Department of Urology, Graduate School of Medicine, The University of Tokyo, Tokyo 113-8655, Japan.
The Institute of Medical Science, The University of Tokyo, Tokyo 108-8639, Japan.
Curr Oncol. 2024 Aug 20;31(8):4762-4768. doi: 10.3390/curroncol31080356.
Salvage robot-assisted radical prostatectomy (sRARP) after PSA failure in patients who underwent initial radiotherapy or focal therapy has rarely been reported in Japan. We aimed to report the oncologic and functional outcomes of the first 10 cases of sRARP.

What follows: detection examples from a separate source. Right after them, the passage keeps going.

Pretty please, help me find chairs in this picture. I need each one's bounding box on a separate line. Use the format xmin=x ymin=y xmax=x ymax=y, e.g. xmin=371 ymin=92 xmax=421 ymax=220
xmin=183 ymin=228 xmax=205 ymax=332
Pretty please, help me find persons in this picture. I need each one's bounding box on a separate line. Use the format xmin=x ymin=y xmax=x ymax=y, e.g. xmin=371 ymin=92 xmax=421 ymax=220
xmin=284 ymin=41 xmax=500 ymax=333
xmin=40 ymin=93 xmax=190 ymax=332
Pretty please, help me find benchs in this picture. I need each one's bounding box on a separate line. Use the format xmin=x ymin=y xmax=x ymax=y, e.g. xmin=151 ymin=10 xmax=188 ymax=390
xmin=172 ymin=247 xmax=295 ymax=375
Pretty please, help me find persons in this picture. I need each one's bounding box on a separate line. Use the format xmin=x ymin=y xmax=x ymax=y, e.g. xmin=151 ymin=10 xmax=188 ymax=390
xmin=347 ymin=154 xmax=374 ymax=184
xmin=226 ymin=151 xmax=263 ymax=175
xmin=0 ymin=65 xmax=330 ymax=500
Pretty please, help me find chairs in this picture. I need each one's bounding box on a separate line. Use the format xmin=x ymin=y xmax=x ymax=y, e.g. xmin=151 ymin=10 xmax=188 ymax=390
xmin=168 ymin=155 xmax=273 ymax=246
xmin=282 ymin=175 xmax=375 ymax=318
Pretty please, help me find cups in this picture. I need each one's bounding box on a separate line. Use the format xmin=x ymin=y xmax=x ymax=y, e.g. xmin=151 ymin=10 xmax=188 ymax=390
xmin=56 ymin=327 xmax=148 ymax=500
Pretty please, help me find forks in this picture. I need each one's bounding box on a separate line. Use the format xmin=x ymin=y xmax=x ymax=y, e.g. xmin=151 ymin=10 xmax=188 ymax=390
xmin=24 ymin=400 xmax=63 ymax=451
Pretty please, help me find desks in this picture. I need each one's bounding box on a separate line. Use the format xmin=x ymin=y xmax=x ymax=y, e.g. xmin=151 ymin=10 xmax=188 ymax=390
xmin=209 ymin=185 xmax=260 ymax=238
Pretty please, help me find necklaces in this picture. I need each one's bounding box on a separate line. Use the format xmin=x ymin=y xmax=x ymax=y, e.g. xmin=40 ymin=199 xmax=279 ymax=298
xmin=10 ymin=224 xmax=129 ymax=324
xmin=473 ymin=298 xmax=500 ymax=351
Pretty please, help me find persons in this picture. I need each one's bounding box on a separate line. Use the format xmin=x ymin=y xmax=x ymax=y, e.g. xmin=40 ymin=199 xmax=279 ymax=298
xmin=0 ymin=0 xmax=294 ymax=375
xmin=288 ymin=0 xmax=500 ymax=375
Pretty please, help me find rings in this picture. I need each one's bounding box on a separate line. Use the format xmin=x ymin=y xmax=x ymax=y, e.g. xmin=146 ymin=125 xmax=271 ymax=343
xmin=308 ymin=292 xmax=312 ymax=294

Ten patients underwent sRARP after failing to respond to initial radiotherapy or focal therapy. Initial definitive treatment included volumetric modulated arc therapy, intensity-modulated radio therapy, stereotactic body radiotherapy, heavy-ion radiotherapy, low-dose-rate brachytherapy, and high-intensity focused ultrasound. We retrospectively investigated 10 cases on oncologic and functional outcomes of sRARP.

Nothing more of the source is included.